I'm not really sure how to go about doing this problem...

What is the pH of a 7.40 x 10-3 M solution of NH4Cl?
Help is appreciated! Thank you

To find the pH of the solution, we need to understand the concept of pH and how to calculate it.

The pH scale is a measure of how acidic or basic a solution is. It ranges from 0 to 14, with values less than 7 considered acidic, values greater than 7 considered basic, and a pH of 7 considered neutral.

In this case, we have a solution of NH4Cl. NH4Cl is the salt of a weak base (NH3) and a strong acid (HCl). It dissociates in water, producing NH4+ and Cl- ions.

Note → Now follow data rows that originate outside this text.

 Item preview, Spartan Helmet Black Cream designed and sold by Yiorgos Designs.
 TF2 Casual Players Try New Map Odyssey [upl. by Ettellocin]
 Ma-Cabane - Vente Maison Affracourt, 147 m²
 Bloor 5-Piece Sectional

To calculate the pH of this solution, we need to consider the dissociation of NH4+ in water. NH4+ can react with water and donate a proton (H+), making the solution acidic.

The dissociation reaction is as follows:
NH4+ + H2O ⇌ NH3 + H3O+

The concentration of NH4Cl is given as 7.40 x 10-3 M, but it assumes complete dissociation, resulting in a concentration of NH4+ ions equal to 7.40 x 10-3 M.

Now, we can proceed to calculate the pH using the concept of pOH. pOH is the negative logarithm (base 10) of the hydroxide ion concentration (OH-) in a solution.

Since we are dealing with NH4+, we need to find the concentration of the hydroxide ions (OH-) using the autoionization of water. The autoionization of water is as follows:
H2O ⇌ H+ + OH-

The concentration of H+ is equal to the concentration of OH- in pure water, which is 1 x 10-7 M (at 25 degrees Celsius).

However, in this case, we have a weak acid (NH4+) that will release H+ ions, making the concentration of H+ ions higher than 1 x 10-7 M.

To calculate the concentration of OH- ions, we can use the equation Kw = [H+][OH-]. Kw is the ion product of water and is equal to 1 x 10^-14 (at 25 degrees Celsius).

So, [H+][OH-] = 1 x 10^-14.
If we assume that [H+] ≈ [OH-], then we can substitute [OH-] with [H+] in the equation above.

Thus, [H+][H+] = 1 x 10^-14.
Simplifying, we get [H+]^2 = 1 x 10^-14.

Taking the square root of both sides, we have [H+] = √(1 x 10^-14) = 1 x 10^-7 M.

Now, we have the concentration of H+ ions. To calculate the pOH, we can use the equation pOH = -log[OH-].

Since [OH-] = [H+], we can rewrite the equation as pOH = -log[H+].

Thus, pOH = -log(1 x 10^-7) = 7.

Finally, to calculate the pH, we can use the equation pH + pOH = 14. Rearranging the equation, we get pH = 14 - pOH.

Hence, pH = 14 - 7 = 7.

Therefore, the pH of the 7.40 x 10-3 M solution of NH4Cl is 7.